*** Supplied material Section Begins ***
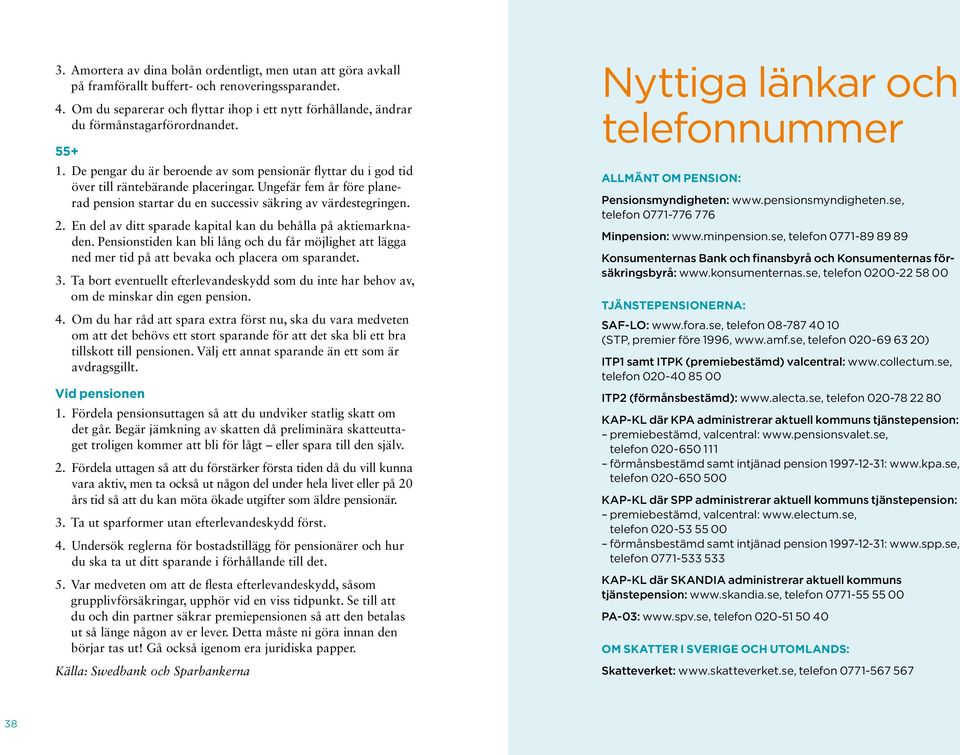 3. Amortera av dina bolån ordentligt, men utan att göra avkall på framförallt buffert- och renoveringssparandet.

4. Om du separerar och flyttar ihop i ett nytt förhållande, ändrar du förmånstagarförordnandet.

55+

1. De pengar du är beroende av som pensionär flyttar du i god tid över till räntebärande placeringar. Ungefär fem år före planerad pension startar du en successiv säkring av värdestegringen.

2. En del av ditt sparade kapital kan du behålla på aktiemarknaden. Pensionstiden kan bli lång och du får möjlighet att lägga ned mer tid på att bevaka och placera om sparandet.

3. Ta bort eventuellt efterlevandeskydd som du inte har behov av, om de minskar din egen pension.

4. Om du har råd att spara extra först nu, ska du vara medveten om att det behövs ett stort sparande för att det ska bli ett bra tillskott till pensionen. Välj ett annat sparande än ett som är avdragsgillt.

Vid pensionen

1. Fördela pensionsuttagen så att du undviker statlig skatt om det går. Begär jämkning av skatten då preliminära skatteuttaget troligen kommer att bli för lågt – eller spara till den själv.

2. Fördela uttagen så att du förstärker första tiden då du vill kunna vara aktiv, men ta också ut någon del under hela livet eller på 20 års tid så att du kan möta ökade utgifter som äldre pensionär.

3. Ta ut sparformer utan efterlevandeskydd först.

4. Undersök reglerna för bostadstillägg för pensionärer och hur du ska ta ut ditt sparande i förhållande till det.

5. Var medveten om att de flesta efterlevandeskydd, såsom grupplivförsäkringar, upphör vid en viss tidpunkt. Se till att du och din partner säkrar premiepensionen så att den betalas ut så länge någon av er lever. Detta måste ni göra innan den börjar tas ut! Gå också igenom era juridiska papper.

Källa: Swedbank och Sparbankerna

38

Nyttiga länkar och telefonnummer

ALLMÄNT OM PENSION:

Pensionsmyndigheten: www.pensionsmyndigheten.se, telefon 0771-776 776

Minpension: www.minpension.se, telefon 0771-89 89 89

Konsumenternas Bank och finansbyrå och Konsumenternas försäkringsbyrå: www.konsumenternas.se, telefon 0200-22 58 00

TJÄNSTEPENSIONERNA:

SAF-LO: www.fora.se, telefon 08-787 40 10 (STP, premier före 1996, www.amf.se, telefon 020-69 63 20)

ITP1 samt ITPK (premiebestämd) valcentral: www.collectum.se, telefon 020-40 85 00

ITP2 (förmånsbestämd): www.alecta.se, telefon 020-78 22 80

KAP-KL där KPA administrerar aktuell kommuns tjänstepension:
– premiebestämd, valcentral: www.pensionsvalet.se, telefon 020-650 111
– förmånsbestämd samt intjänad pension 1997-12-31: www.kpa.se, telefon 020-650 500

KAP-KL där SPP administrerar aktuell kommuns tjänstepension:
– premiebestämd, valcentral: www.electum.se, telefon 020-53 55 00
– förmånsbestämd samt intjänad pension 1997-12-31: www.spp.se, telefon 0771-533 533

KAP-KL där SKANDIA administrerar aktuell kommuns tjänstepension: www.skandia.se, telefon 0771-55 55 00

PA-03: www.spv.se, telefon 020-51 50 40

OM SKATTER I SVERIGE OCH UTOMLANDS:

Skatteverket: www.skatteverket.se, telefon 0771-567 567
*** Supplied material Section Ends ***
# Required work
Each line above gets copied exactly; leave the pictures out.

# Your response
 3. Amortera av dina bolån ordentligt, men utan att göra avkall på framförallt buffert- och renoveringssparandet.

4. Om du separerar och flyttar ihop i ett nytt förhållande, ändrar du förmånstagarförordnandet.

55+

1. De pengar du är beroende av som pensionär flyttar du i god tid över till räntebärande placeringar. Ungefär fem år före planerad pension startar du en successiv säkring av värdestegringen.

2. En del av ditt sparade kapital kan du behålla på aktiemarknaden. Pensionstiden kan bli lång och du får möjlighet att lägga ned mer tid på att bevaka och placera om sparandet.

3. Ta bort eventuellt efterlevandeskydd som du inte har behov av, om de minskar din egen pension.

4. Om du har råd att spara extra först nu, ska du vara medveten om att det behövs ett stort sparande för att det ska bli ett bra tillskott till pensionen. Välj ett annat sparande än ett som är avdragsgillt.

Vid pensionen

1. Fördela pensionsuttagen så att du undviker statlig skatt om det går. Begär jämkning av skatten då preliminära skatteuttaget troligen kommer att bli för lågt – eller spara till den själv.

2. Fördela uttagen så att du förstärker första tiden då du vill kunna vara aktiv, men ta också ut någon del under hela livet eller på 20 års tid så att du kan möta ökade utgifter som äldre pensionär.

3. Ta ut sparformer utan efterlevandeskydd först.

4. Undersök reglerna för bostadstillägg för pensionärer och hur du ska ta ut ditt sparande i förhållande till det.

5. Var medveten om att de flesta efterlevandeskydd, såsom grupplivförsäkringar, upphör vid en viss tidpunkt. Se till att du och din partner säkrar premiepensionen så att den betalas ut så länge någon av er lever. Detta måste ni göra innan den börjar tas ut! Gå också igenom era juridiska papper.

Källa: Swedbank och Sparbankerna

38

Nyttiga länkar och telefonnummer

ALLMÄNT OM PENSION:

Pensionsmyndigheten: www.pensionsmyndigheten.se, telefon 0771-776 776

Minpension: www.minpension.se, telefon 0771-89 89 89

Konsumenternas Bank och finansbyrå och Konsumenternas försäkringsbyrå: www.konsumenternas.se, telefon 0200-22 58 00

TJÄNSTEPENSIONERNA:

SAF-LO: www.fora.se, telefon 08-787 40 10 (STP, premier före 1996, www.amf.se, telefon 020-69 63 20)

ITP1 samt ITPK (premiebestämd) valcentral: www.collectum.se, telefon 020-40 85 00

ITP2 (förmånsbestämd): www.alecta.se, telefon 020-78 22 80

KAP-KL där KPA administrerar aktuell kommuns tjänstepension:
– premiebestämd, valcentral: www.pensionsvalet.se, telefon 020-650 111
– förmånsbestämd samt intjänad pension 1997-12-31: www.kpa.se, telefon 020-650 500

KAP-KL där SPP administrerar aktuell kommuns tjänstepension:
– premiebestämd, valcentral: www.electum.se, telefon 020-53 55 00
– förmånsbestämd samt intjänad pension 1997-12-31: www.spp.se, telefon 0771-533 533

KAP-KL där SKANDIA administrerar aktuell kommuns tjänstepension: www.skandia.se, telefon 0771-55 55 00

PA-03: www.spv.se, telefon 020-51 50 40

OM SKATTER I SVERIGE OCH UTOMLANDS:

Skatteverket: www.skatteverket.se, telefon 0771-567 567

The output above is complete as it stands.